Гипнотизер (Требаль) - страница 46

Что за веселые приключения сулили мне подобные эмпирические попытки, об этом ниже. Они ничуть не уступают по части забавности истории с Ла Бель Фонтанон, которую мне хотелось бы кратко затронуть.

Красавица куртизанка отблагодарила меня чрезвычайно пылким поцелуем, слезами умиления и растроганности и пожаловала мне золотую табакерку со своей миниатюрой на обратной стороне крышки. Кроме того, она через газету обнародовала клятву, принесенную ею у алтаря собора Нотр-Дам «под впечатлением самого прекрасного и неповторимого образа Непорочной Девы»: «Петрус Кокеро — мой избавитель. Клянусь служить ему до последнего вздоха, если окажусь востребована». Сей, на мой взгляд, несколько двусмысленный текст клятвы по вполне объяснимым причинам обошел весь Париж, передаваясь из уст в уста, что же касается формулировки «…если окажусь востребована», она перешла в разряд чуть ли не крылатых выражений.

Если продолжить тематику сплетен, следует добавить, что мадемуазель уже осенью того же года покинула Париж. По примеру Коперникуса новым отправным пунктом жития она решила избрать Вену. Но если следы неудачливого гипнотизера оборвались на женитьбе на некоей состоятельной особе и вдове «вольного каменщика», то просветленная душа Ла Бель Фонтанон так и не смогла устоять перед натиском одного любвеобильного венгерского графа, что, впрочем, стоило последнему жизни.

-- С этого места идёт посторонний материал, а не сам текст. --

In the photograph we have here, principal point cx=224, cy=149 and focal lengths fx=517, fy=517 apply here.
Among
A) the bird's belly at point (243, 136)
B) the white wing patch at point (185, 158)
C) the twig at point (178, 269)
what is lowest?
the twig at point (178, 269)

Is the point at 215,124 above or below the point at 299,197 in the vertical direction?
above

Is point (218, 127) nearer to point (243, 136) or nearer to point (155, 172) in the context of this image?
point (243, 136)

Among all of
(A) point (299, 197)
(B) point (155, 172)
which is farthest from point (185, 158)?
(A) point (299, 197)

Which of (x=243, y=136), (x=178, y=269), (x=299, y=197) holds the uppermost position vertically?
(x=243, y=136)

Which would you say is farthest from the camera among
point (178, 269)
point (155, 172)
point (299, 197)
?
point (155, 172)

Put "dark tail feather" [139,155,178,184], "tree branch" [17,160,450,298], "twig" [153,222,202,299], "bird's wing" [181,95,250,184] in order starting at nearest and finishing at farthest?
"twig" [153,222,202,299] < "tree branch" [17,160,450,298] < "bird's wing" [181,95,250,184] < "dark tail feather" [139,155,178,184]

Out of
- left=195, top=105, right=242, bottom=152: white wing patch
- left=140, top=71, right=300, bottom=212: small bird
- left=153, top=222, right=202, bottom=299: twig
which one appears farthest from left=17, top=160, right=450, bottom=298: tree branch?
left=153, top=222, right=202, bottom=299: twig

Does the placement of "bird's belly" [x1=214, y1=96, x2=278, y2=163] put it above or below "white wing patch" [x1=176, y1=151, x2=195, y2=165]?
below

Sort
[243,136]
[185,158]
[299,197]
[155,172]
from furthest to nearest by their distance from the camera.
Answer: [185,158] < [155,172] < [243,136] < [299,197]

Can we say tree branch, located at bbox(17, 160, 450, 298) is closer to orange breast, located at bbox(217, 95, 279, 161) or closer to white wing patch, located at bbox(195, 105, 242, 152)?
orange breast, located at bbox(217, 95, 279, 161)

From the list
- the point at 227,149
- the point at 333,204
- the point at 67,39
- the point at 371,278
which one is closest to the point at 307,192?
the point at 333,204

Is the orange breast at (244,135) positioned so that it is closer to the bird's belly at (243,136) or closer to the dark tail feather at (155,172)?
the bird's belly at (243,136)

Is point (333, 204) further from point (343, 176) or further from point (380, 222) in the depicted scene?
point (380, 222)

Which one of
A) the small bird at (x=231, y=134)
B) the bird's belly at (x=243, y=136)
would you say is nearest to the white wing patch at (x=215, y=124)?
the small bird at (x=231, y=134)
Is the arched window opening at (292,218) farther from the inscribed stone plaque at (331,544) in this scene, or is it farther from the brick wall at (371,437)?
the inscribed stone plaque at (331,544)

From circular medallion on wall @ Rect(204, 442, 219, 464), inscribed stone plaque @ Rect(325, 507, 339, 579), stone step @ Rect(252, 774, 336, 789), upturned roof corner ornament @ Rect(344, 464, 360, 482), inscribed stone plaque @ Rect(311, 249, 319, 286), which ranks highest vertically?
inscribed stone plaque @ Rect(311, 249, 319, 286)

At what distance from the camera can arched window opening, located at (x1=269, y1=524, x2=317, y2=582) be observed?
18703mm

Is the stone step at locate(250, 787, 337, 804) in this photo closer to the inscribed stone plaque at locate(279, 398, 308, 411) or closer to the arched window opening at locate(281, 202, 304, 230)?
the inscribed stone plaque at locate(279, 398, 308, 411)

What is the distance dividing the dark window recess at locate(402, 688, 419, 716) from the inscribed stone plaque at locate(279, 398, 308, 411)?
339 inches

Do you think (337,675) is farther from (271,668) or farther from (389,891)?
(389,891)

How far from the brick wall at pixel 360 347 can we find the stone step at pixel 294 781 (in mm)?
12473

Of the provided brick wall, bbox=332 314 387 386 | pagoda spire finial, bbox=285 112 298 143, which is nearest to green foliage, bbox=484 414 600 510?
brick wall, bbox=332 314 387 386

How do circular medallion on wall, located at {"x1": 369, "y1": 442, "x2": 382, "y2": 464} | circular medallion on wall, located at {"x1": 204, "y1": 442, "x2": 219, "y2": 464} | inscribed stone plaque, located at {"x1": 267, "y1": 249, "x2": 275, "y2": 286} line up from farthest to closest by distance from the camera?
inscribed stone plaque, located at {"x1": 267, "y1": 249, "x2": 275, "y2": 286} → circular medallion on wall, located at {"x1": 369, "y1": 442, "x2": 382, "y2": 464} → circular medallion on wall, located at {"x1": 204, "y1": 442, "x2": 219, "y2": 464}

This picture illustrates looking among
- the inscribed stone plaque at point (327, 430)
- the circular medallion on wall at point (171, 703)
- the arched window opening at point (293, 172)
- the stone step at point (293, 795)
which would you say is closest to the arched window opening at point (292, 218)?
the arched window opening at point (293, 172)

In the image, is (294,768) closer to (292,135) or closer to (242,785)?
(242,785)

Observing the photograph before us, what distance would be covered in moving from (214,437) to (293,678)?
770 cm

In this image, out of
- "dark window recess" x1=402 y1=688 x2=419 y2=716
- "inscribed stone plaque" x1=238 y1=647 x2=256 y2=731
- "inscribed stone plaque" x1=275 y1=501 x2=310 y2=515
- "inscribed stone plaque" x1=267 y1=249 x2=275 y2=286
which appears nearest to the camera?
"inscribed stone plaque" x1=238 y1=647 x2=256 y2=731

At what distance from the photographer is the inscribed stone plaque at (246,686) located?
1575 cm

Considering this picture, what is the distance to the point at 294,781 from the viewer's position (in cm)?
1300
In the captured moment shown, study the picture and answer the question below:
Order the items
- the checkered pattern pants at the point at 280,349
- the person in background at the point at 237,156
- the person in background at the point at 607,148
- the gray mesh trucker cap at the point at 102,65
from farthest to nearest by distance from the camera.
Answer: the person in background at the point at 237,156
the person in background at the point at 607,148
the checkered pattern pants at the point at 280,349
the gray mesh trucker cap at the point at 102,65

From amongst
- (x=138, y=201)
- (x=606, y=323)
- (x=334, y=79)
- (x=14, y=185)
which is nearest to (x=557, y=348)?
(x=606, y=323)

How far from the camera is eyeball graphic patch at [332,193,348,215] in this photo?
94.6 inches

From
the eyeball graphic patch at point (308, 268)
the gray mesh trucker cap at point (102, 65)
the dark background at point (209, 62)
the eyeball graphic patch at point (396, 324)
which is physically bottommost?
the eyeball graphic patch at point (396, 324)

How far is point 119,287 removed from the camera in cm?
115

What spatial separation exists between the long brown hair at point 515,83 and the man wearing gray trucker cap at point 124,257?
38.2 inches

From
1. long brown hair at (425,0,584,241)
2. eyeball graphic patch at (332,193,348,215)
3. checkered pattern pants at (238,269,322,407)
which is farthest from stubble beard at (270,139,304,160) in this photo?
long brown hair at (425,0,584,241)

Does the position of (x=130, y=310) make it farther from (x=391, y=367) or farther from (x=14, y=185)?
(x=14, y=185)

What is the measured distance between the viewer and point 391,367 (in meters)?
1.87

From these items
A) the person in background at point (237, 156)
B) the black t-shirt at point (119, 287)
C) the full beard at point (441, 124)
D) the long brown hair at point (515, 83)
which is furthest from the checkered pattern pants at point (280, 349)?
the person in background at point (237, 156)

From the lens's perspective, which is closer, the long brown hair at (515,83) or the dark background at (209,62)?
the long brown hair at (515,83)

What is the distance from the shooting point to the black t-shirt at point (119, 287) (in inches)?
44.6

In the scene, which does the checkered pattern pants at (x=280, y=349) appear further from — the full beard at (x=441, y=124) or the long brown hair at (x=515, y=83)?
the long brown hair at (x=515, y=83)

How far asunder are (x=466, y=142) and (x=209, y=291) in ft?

Один богатейший человек, магнат из Силезии, во всеуслышание заявил, что, дескать, эта Ла Бель Фонтанон вовсе и не была парализована, а ее сенсационного излечение — ни больше ни меньше, как инсценировка и отъявленное дурновкусие. Оскорбленный граф отправил к силезцу секундантов, исход поединка на пистолетах завершился в пользу магната. Последний, поспешив проявить галантность, извинился перед мадемуазель. Естественно, переполняемая возмущением француженка срочно перебралась в Ригу — в этот Париж северян. Именно оттуда я и получил от нее последнее известие: с одной стороны, она решила заверить меня, что прежняя клятва остается в силе, с другой — желала предупредить о том, какой опасностью чревата людская зависть и как полезно иметь настоящих друзей. Послание было исполнено ярко-алыми чернилами на благоухавшей изысканными духами светло-голубой бумаге.

Письмо это я прихватил с собой, нанося очередной визит на рю де Бретань, где меня соответствующим образом просветили:

— Заголовок письма, помпезный и в то же время манерный, — однозначное свидетельство крайне низкого уровня воспитанности силезских нуворишей и типичная стигма их, мой дорогой месье Петрус. Все говорит о том, что у нашей Ла Бель Фонтанон дела плохи. Если уж она вынуждена поставить на силезские шахты, ее собственная наверняка на грани истощения.